=== TASKS FOR THIS EXERCISE ===
[1] Rewrite the passage on single-cell cancer monitoring from "In recent years, researchers" up to and including "drug left alive.", switching "cancerous tumor" to "malignant tumor".
[2] Extend the passage on single-cell cancer monitoring past its final sentence.

=== SELECTED EXTRACT ===
::::

The approach, developed at the University of Michigan, could also pave the way for new types of targeted therapies that go beyond personalized medicine, researchers say.
“We’re looking toward individualized treatment, not just to the person, but to the cell,” said Remy Elbez, a doctoral student in applied physics. He is a co-author of a paper on the work published Dec. 13 in PLoS ONE.
In recent years, researchers have come to understand that not all cells in a cancerous tumor share the same genetic code. This means some are more difficult to kill than others. And techniques that enable single-cell study are in demand. Approaches that process many cells at once aren’t as useful for researchers who want to look, for example, at a small number of cells that a particular cancer drug left alive.
One particularly dangerous type of cancer cell that scientists want to know more about is the circulating tumor cell. These cells have separated from the original tumor and set off in the bloodstream to invade distant tissues. Scientists know that they’re different from the cells that stay put. They don’t divide rapidly, for example. At the same time, they’re difficult to study for several reasons. They’re hard to find because they only make up less than one in a trillion blood cells. And they operate in motion, so tamping them down to a Petri dish doesn’t reveal their true nature.
“In our suspension, the cells can flow freely and behave closer to the way they do in the body,” said Raoul Kopelman, the Richard Smalley Distinguished University Professor of Chemistry, Physics and Applied Physics, and a professor in biomedical engineering and biophysics.
“This is a completely new technique for monitoring a single cell’s growth and death processes in real time in a suspension.”
A better understanding of circulating tumor cells could one day lead to therapies that focus on them, and help to block cancer from spreading beyond its initial site, the researchers say. That could lengthen patients’ lives.

::::

=== STUDY MATERIAL ===
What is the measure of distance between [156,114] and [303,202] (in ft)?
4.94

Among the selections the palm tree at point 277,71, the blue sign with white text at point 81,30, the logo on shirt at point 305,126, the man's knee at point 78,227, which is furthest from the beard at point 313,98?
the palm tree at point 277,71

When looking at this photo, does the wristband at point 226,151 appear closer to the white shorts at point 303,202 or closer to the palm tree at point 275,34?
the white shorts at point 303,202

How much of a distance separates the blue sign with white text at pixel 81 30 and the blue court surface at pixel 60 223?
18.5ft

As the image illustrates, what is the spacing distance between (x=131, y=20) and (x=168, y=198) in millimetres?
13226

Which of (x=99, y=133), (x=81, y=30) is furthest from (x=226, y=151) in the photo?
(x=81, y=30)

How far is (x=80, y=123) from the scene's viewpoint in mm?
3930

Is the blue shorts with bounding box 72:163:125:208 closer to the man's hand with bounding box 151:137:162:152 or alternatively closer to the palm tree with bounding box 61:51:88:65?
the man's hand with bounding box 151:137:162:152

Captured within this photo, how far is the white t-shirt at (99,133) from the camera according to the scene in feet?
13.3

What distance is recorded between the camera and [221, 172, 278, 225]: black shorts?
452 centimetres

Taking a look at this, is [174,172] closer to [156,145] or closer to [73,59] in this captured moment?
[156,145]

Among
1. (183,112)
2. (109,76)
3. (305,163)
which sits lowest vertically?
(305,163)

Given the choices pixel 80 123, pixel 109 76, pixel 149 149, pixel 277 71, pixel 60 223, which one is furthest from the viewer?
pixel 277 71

::::

=== ANSWERS IN ORDER ===
[1]
In recent years, researchers have come to understand that not all cells in a malignant tumor share the same genetic code. This means some are more difficult to kill than others. And techniques that enable single-cell study are in demand. Approaches that process many cells at once aren’t as useful for researchers who want to look, for example, at a small number of cells that a particular cancer drug left alive.

[2]
“It is the consequences of metastasis that lead to the death of most cancer patients,” said Kenneth Pienta, M.D., a professor of internal medicine and urology who studies cancer metastasis.
Their approach uses magnets to rotate cancer cells in a way that lets their spinning speed reveal their shape and status. A growing, dividing or dying cell spins slower in the researchers’ system. To demonstrate that their technique works, they embedded cervical cancer cells with commercially available magnetic nanoparticles in a solution. They then placed the solution in a magnetic field that rotates fast enough to achieve an asynchronous rotation rate. Because of the asynchronous rotation, the cells are more affected by drag and the larger, dying or dividing cells rotate much slower, and with specific patterns.
“For the first time, we enable the cell itself to be the sensor. It can tell us when it is dying,” Elbez said. “Other methods such as fluorescent dyes rely on indirect evidence.”
The new system could advance drug testing, the researchers say. It could enable scientists to zero in on the most resistant cells.
It could also pave the way for more personalized cancer treatment. In essence, mini drug-trials could be conducted on a small sample of tumor cells before subjecting patients to rounds of chemotherapy that may or may not work.
“Personalized cancer treatments allow for treatment of the right patient at the right time with the right medicine,” Pienta said. “More importantly, it can avoid treatment with the wrong medicine, which does the patient no good and wastes money.”
The paper is titled “Nanoparticle induced cell magneto-rotation: Monitoring morphology, stress and drug sensitivity of a suspended single cancer cell.” In addition to Elbez, Kopelman and Pienta, other co-authors are Brandon McNaughton and Lalit Patel. The researchers are working to commercialize this technology. McNaughton is a founder of the U-M start-up Life Magnetics. The research is funded by the National Institutes of Health.